EXERCISE BRIEF: What is needed is a verbatim copy of all the records.

[Collected data entries]
'''

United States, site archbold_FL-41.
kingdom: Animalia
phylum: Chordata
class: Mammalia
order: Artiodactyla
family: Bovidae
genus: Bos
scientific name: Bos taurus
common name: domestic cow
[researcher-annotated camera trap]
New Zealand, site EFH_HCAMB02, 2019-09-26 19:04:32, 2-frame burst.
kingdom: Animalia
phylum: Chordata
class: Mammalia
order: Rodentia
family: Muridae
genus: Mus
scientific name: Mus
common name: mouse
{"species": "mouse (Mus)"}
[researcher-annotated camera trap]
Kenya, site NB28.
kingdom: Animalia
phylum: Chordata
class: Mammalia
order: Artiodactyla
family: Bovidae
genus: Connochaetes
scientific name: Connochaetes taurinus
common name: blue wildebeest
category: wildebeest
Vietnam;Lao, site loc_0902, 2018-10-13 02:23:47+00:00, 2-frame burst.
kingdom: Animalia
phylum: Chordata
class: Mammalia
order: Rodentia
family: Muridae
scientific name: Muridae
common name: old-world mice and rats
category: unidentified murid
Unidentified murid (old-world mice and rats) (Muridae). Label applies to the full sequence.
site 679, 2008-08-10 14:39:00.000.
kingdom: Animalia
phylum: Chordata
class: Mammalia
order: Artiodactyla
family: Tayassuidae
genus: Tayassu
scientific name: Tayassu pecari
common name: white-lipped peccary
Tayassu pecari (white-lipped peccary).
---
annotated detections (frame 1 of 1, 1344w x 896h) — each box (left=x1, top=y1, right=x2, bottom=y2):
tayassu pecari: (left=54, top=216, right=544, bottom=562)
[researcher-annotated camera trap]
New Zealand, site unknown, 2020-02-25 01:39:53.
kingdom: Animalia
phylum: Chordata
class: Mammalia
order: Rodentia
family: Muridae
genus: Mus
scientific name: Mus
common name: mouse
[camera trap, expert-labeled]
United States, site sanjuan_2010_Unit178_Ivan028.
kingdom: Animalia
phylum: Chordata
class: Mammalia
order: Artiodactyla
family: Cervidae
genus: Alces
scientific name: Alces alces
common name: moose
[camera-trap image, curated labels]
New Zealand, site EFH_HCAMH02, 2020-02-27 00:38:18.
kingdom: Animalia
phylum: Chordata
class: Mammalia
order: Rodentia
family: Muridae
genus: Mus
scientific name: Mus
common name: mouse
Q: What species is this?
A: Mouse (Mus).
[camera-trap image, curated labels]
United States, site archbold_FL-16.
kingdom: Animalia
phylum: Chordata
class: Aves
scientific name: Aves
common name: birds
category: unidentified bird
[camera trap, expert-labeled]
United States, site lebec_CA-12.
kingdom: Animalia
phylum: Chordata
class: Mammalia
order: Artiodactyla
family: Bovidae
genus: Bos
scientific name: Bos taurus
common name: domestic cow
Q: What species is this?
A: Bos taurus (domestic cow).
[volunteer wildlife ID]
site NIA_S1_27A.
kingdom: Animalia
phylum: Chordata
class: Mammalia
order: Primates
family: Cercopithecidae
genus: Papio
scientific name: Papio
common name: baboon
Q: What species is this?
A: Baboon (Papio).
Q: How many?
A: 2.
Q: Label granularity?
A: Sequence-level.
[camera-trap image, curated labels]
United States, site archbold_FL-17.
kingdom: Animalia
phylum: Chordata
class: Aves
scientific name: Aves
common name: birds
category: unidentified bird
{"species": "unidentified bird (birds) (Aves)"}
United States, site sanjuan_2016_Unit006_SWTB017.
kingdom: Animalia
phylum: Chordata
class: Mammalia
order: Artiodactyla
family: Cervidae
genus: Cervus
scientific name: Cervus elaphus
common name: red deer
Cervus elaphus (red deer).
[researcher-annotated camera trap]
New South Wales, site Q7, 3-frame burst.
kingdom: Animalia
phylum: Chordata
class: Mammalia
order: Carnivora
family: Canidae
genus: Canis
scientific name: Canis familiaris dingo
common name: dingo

'''

RESPONSE BELOW:
United States, site archbold_FL-41.
kingdom: Animalia
phylum: Chordata
class: Mammalia
order: Artiodactyla
family: Bovidae
genus: Bos
scientific name: Bos taurus
common name: domestic cow
[researcher-annotated camera trap]
New Zealand, site EFH_HCAMB02, 2019-09-26 19:04:32, 2-frame burst.
kingdom: Animalia
phylum: Chordata
class: Mammalia
order: Rodentia
family: Muridae
genus: Mus
scientific name: Mus
common name: mouse
{"species": "mouse (Mus)"}
[researcher-annotated camera trap]
Kenya, site NB28.
kingdom: Animalia
phylum: Chordata
class: Mammalia
order: Artiodactyla
family: Bovidae
genus: Connochaetes
scientific name: Connochaetes taurinus
common name: blue wildebeest
category: wildebeest
Vietnam;Lao, site loc_0902, 2018-10-13 02:23:47+00:00, 2-frame burst.
kingdom: Animalia
phylum: Chordata
class: Mammalia
order: Rodentia
family: Muridae
scientific name: Muridae
common name: old-world mice and rats
category: unidentified murid
Unidentified murid (old-world mice and rats) (Muridae). Label applies to the full sequence.
site 679, 2008-08-10 14:39:00.000.
kingdom: Animalia
phylum: Chordata
class: Mammalia
order: Artiodactyla
family: Tayassuidae
genus: Tayassu
scientific name: Tayassu pecari
common name: white-lipped peccary
Tayassu pecari (white-lipped peccary).
---
annotated detections (frame 1 of 1, 1344w x 896h) — each box (left=x1, top=y1, right=x2, bottom=y2):
tayassu pecari: (left=54, top=216, right=544, bottom=562)
[researcher-annotated camera trap]
New Zealand, site unknown, 2020-02-25 01:39:53.
kingdom: Animalia
phylum: Chordata
class: Mammalia
order: Rodentia
family: Muridae
genus: Mus
scientific name: Mus
common name: mouse
[camera trap, expert-labeled]
United States, site sanjuan_2010_Unit178_Ivan028.
kingdom: Animalia
phylum: Chordata
class: Mammalia
order: Artiodactyla
family: Cervidae
genus: Alces
scientific name: Alces alces
common name: moose
[camera-trap image, curated labels]
New Zealand, site EFH_HCAMH02, 2020-02-27 00:38:18.
kingdom: Animalia
phylum: Chordata
class: Mammalia
order: Rodentia
family: Muridae
genus: Mus
scientific name: Mus
common name: mouse
Q: What species is this?
A: Mouse (Mus).
[camera-trap image, curated labels]
United States, site archbold_FL-16.
kingdom: Animalia
phylum: Chordata
class: Aves
scientific name: Aves
common name: birds
category: unidentified bird
[camera trap, expert-labeled]
United States, site lebec_CA-12.
kingdom: Animalia
phylum: Chordata
class: Mammalia
order: Artiodactyla
family: Bovidae
genus: Bos
scientific name: Bos taurus
common name: domestic cow
Q: What species is this?
A: Bos taurus (domestic cow).
[volunteer wildlife ID]
site NIA_S1_27A.
kingdom: Animalia
phylum: Chordata
class: Mammalia
order: Primates
family: Cercopithecidae
genus: Papio
scientific name: Papio
common name: baboon
Q: What species is this?
A: Baboon (Papio).
Q: How many?
A: 2.
Q: Label granularity?
A: Sequence-level.
[camera-trap image, curated labels]
United States, site archbold_FL-17.
kingdom: Animalia
phylum: Chordata
class: Aves
scientific name: Aves
common name: birds
category: unidentified bird
{"species": "unidentified bird (birds) (Aves)"}
United States, site sanjuan_2016_Unit006_SWTB017.
kingdom: Animalia
phylum: Chordata
class: Mammalia
order: Artiodactyla
family: Cervidae
genus: Cervus
scientific name: Cervus elaphus
common name: red deer
Cervus elaphus (red deer).
[researcher-annotated camera trap]
New South Wales, site Q7, 3-frame burst.
kingdom: Animalia
phylum: Chordata
class: Mammalia
order: Carnivora
family: Canidae
genus: Canis
scientific name: Canis familiaris dingo
common name: dingo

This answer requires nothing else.